Mais si l'auteur excelle dans la restitution des atmosphères, en revanche elle n'exploite pas assez le contexte historique, qui aurait pu donner davantage de consistance au roman et renforcer l'intrigue. La reine Caroline et la maîtresse du roi, Henrietta Howard, sont présentes, contrairement au roi George II, mais que la reine fasse appel à un jeune homme écervelé pour résoudre une affaire d'État – le mari de Henrietta Howard exerce un chantage sur le roi et la reine – me semble peu crédible. En revanche, cette histoire de mari trompé et violent qui n'hésite pas à s'en prendre à la Couronne est étonnante et bien restituée dans le roman.

UN HÉROS ÉNERVANT ET UNE DÉCOUVERTE : KITTY
Autant j'avais de l'indulgence pour le personnage de Thomas dans le premier volume, car il faisait preuve de naïveté, autant là sa naïveté vire à l'immaturité : il a une compagne charmante et dévouée, il ne travaille pas, ne fait que boire et jouer, n'écoute pas les conseils avisés de Kitty, laquelle gère toute seule la librairie. J'espérais que ses mésaventures lui auraient mis un peu de plomb dans la cervelle, mais ses vieux démons sont toujours là et s'il est fidèle à Kitty, souhaite l'épouser et ne pense qu'à la protéger, c'est bien le seul point positif de ce personnage qui cultive l'oisiveté.
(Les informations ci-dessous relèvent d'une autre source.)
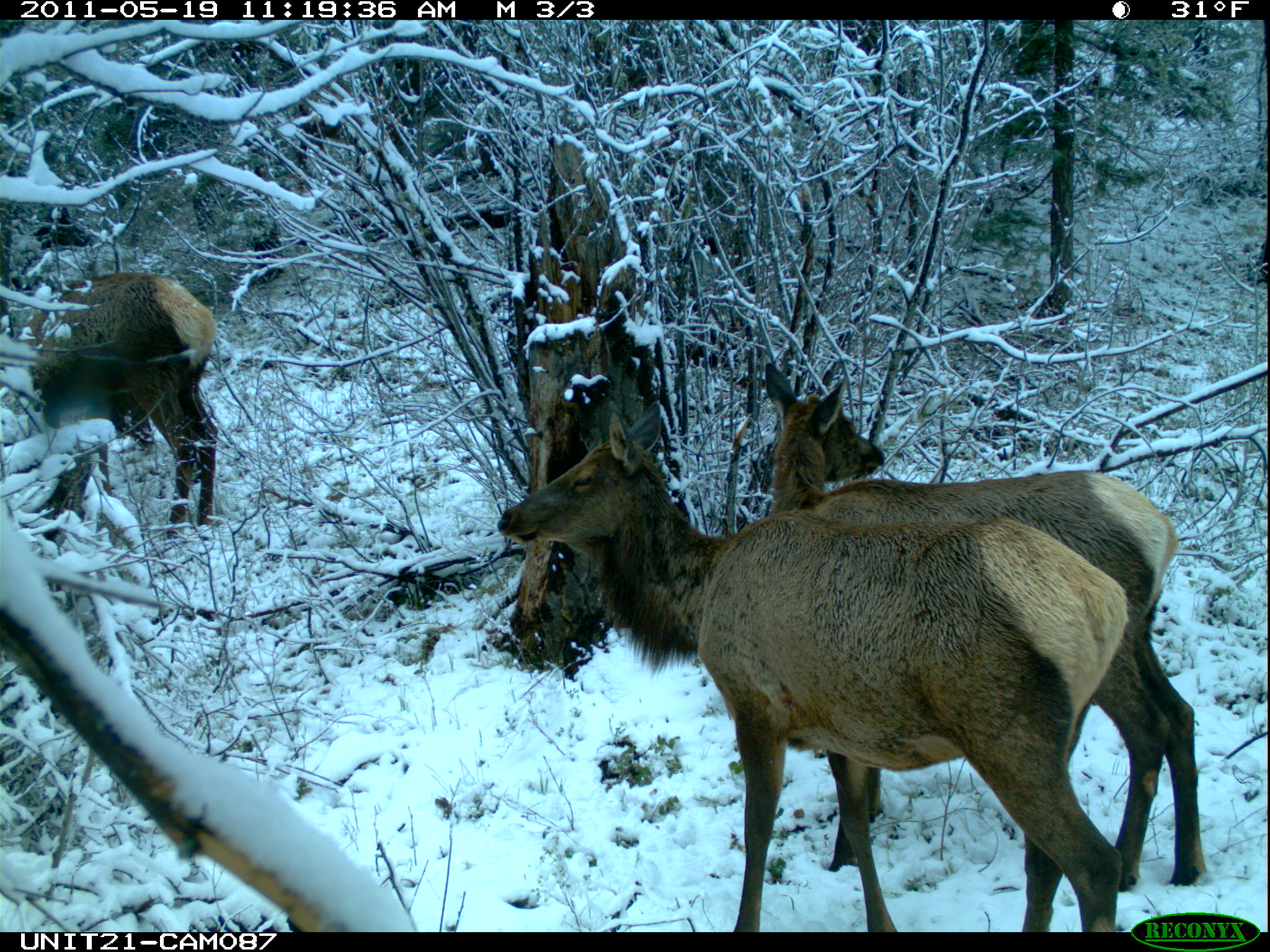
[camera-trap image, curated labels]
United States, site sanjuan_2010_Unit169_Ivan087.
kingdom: Animalia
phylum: Chordata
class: Mammalia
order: Artiodactyla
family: Cervidae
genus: Cervus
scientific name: Cervus elaphus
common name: red deer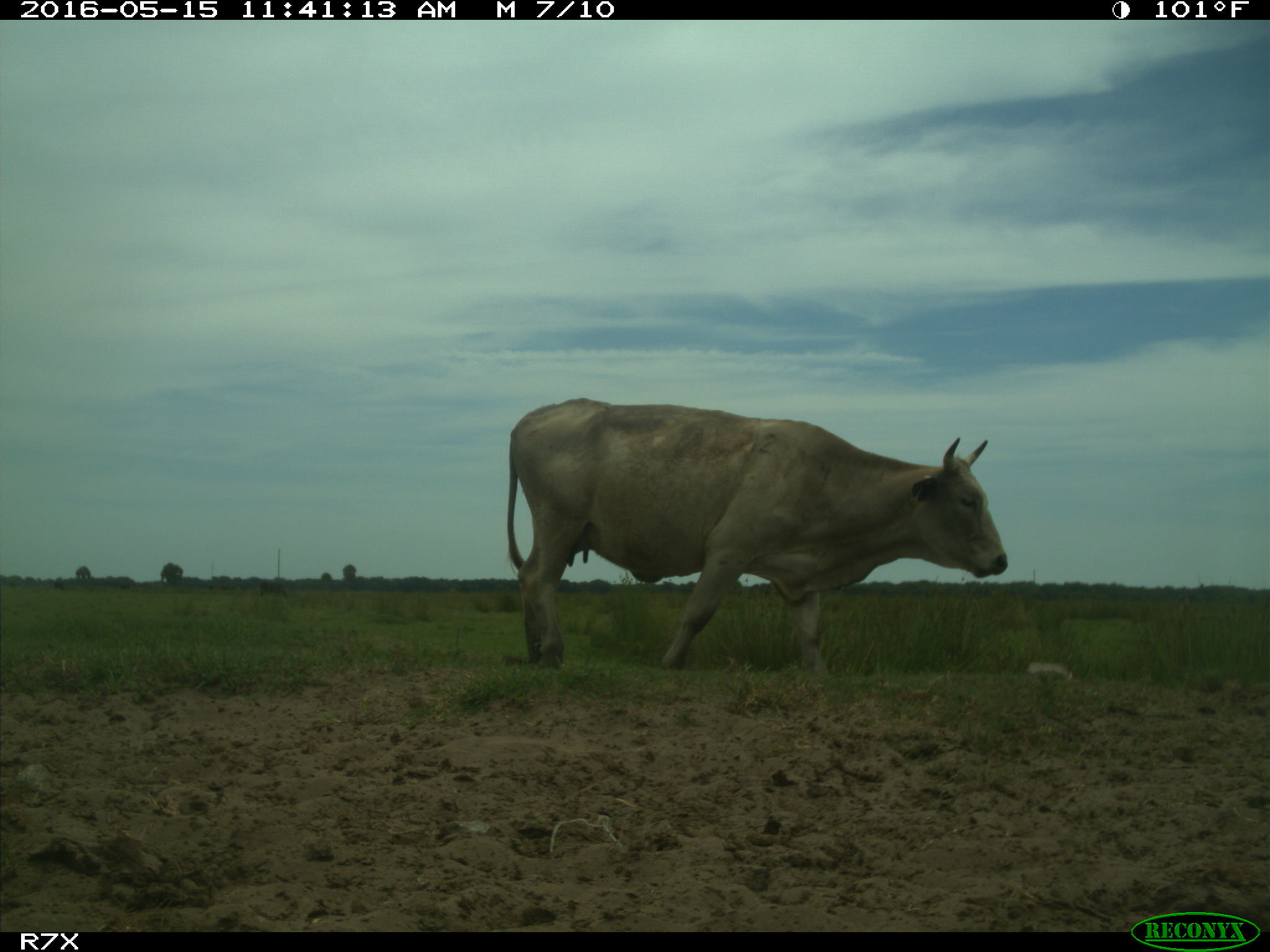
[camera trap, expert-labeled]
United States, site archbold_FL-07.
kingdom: Animalia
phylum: Chordata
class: Mammalia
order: Artiodactyla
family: Bovidae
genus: Bos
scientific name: Bos taurus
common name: domestic cow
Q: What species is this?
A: Bos taurus (domestic cow).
D'ailleurs, Kitty fait si peu confiance à Thomas qu'elle refuse le mariage, craignant qu'il dilapide l'héritage légué par Samuel Fleet, et préfère vivre dans le péché comme cela était considéré à l'époque. Bref, c'est un être immature qui ne sait pas reconnaître le bonheur quand il est là... ceci dit, n'est-ce pas un défaut que nous partageons tous à des degrés divers ?

Le personnage de Kitty, que l'on a découvert dans le premier volume, prend ici de l'ampleur et c'est un personnage que j'ai beaucoup apprécié, pour son indépendance, son caractère volontaire et déterminé, son courage, son intelligence, sa sensibilité, etc. Une femme moderne, qui se moque du qu'en-dira-t-on et qui ne laisse pas faire, cela fait du bien !
Au-delà de ces deux personnages, on découvre également l'environnement de vie du regretté Samuel Fleet, personnage atypique qui brille par son absence, sa librairie avec tous ces romans dits licencieux et ces pamphlets mais aussi sa famille, son neveu Sam et son demi-frère James Fleet, chef d'une bande de brigands qui règne sur St Giles. Certes Samuel est mort, mais ce deuxième tome nous permet d'en savoir un peu plus sur sa vie, ses activités, les raisons de son emprisonnement, etc. Nul doute que Sam reprendra le flambeau dans le volume prochain tant il semble avoir un sacré caractère lui aussi !
Lien : http://romans-historiques.bl..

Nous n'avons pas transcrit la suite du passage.